Change "windshield wiper" to "wiper blade" in the rows that open with the line containing "Can you tell" and close with the line containing "the bus windshield at [48,53], the". Return only those lines, with nothing else altered.

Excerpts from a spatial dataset
• • • • •

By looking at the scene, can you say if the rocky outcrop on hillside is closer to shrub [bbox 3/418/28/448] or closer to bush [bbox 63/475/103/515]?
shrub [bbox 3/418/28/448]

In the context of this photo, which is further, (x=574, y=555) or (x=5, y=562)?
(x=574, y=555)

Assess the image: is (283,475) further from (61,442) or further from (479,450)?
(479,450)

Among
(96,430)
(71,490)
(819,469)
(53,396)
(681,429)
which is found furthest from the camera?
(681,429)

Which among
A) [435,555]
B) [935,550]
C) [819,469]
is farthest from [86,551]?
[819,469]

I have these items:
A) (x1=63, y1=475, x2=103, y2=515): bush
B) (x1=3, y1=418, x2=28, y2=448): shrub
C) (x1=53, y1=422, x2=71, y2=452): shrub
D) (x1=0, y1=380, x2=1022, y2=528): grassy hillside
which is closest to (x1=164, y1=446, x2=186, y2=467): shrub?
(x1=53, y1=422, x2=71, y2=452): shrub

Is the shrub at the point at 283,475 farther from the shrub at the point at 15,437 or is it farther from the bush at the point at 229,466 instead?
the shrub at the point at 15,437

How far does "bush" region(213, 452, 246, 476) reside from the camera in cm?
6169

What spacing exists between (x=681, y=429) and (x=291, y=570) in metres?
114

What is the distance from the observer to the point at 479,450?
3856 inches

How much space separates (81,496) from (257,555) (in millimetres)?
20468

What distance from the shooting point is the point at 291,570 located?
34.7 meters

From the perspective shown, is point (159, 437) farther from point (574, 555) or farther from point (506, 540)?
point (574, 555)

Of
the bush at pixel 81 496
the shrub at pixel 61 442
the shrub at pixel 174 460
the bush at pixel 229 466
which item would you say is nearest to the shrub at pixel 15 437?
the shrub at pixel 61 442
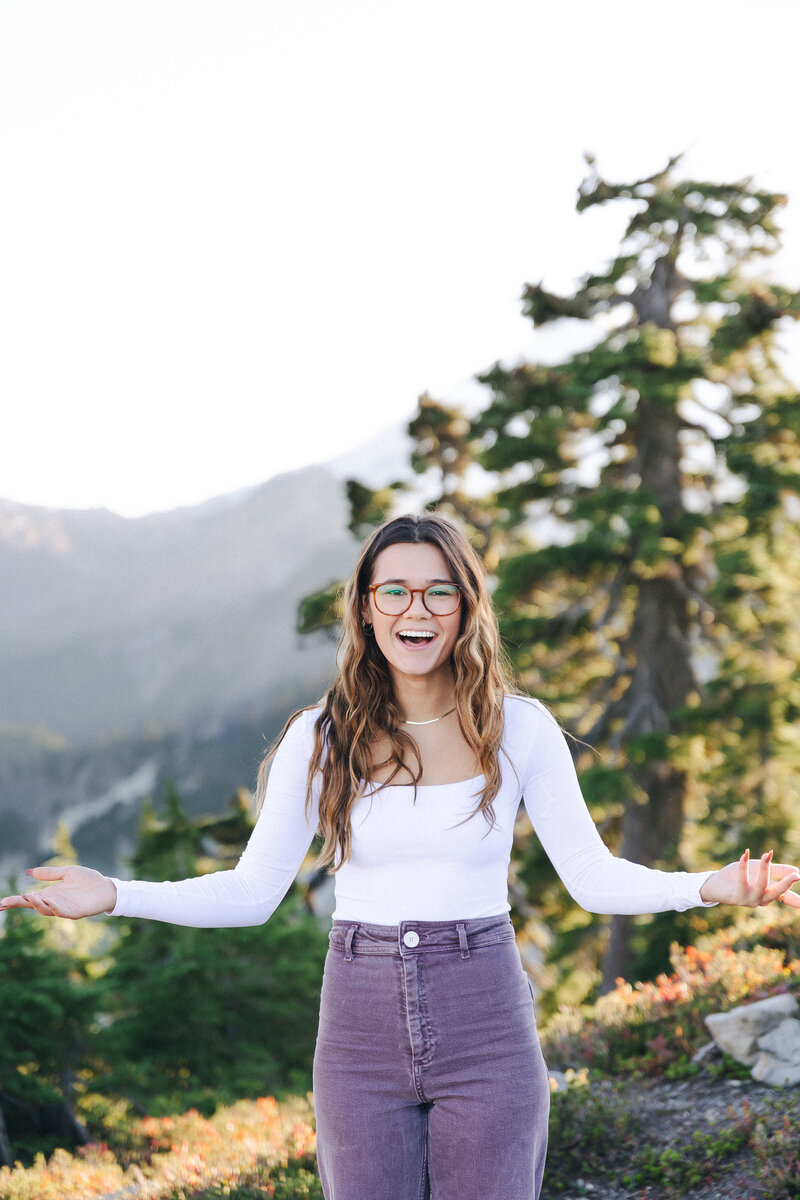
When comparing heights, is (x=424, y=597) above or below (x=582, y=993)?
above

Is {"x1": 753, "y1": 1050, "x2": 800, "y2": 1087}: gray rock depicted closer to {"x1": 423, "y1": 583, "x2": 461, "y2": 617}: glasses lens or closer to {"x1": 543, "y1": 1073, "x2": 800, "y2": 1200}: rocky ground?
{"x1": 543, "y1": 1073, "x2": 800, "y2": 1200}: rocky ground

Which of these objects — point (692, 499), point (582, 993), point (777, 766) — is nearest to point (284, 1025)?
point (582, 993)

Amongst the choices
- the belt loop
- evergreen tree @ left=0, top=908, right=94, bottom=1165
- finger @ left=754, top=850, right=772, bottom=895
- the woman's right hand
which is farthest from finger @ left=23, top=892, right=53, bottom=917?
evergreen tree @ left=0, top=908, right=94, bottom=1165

• • • • •

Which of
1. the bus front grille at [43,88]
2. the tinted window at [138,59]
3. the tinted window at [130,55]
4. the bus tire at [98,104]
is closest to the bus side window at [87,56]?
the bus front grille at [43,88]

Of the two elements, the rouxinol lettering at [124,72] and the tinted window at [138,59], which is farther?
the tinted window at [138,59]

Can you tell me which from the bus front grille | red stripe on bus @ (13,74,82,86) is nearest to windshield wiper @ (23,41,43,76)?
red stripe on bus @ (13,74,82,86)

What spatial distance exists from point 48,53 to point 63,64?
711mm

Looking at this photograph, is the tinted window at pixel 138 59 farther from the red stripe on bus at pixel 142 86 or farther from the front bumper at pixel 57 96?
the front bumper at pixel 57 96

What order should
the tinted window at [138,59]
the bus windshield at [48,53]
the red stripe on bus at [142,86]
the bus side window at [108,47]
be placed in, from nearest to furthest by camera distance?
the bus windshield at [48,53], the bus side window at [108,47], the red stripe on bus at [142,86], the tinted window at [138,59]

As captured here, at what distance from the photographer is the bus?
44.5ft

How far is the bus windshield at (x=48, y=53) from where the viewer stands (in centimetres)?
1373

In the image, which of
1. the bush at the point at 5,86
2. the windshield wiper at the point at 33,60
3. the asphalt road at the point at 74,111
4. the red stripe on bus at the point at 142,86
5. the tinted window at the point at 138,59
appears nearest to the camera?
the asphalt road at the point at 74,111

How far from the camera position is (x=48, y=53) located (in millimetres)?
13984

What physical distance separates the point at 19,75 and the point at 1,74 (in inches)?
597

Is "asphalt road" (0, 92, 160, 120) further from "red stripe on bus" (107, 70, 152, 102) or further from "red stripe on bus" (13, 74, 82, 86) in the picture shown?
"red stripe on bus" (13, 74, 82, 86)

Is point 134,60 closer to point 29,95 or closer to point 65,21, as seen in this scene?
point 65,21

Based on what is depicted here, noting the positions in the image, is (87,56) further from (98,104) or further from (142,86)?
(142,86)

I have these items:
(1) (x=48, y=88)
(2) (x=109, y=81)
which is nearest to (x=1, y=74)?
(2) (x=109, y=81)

• • • • •

→ Finished task
Can you tell me which from the bus front grille | red stripe on bus @ (13,74,82,86) is nearest to wiper blade @ (23,41,43,76)?
red stripe on bus @ (13,74,82,86)

What spatial distance exists from point 48,53 to point 63,64?
711mm

Looking at this photograph, is the tinted window at pixel 138 59 farther from the red stripe on bus at pixel 142 86 or farther from the front bumper at pixel 57 96?
the front bumper at pixel 57 96

What order should
the tinted window at [138,59]
the bus windshield at [48,53]
the red stripe on bus at [142,86]
the bus side window at [108,47]
be placed in, from nearest to furthest by camera distance?
the bus windshield at [48,53], the bus side window at [108,47], the red stripe on bus at [142,86], the tinted window at [138,59]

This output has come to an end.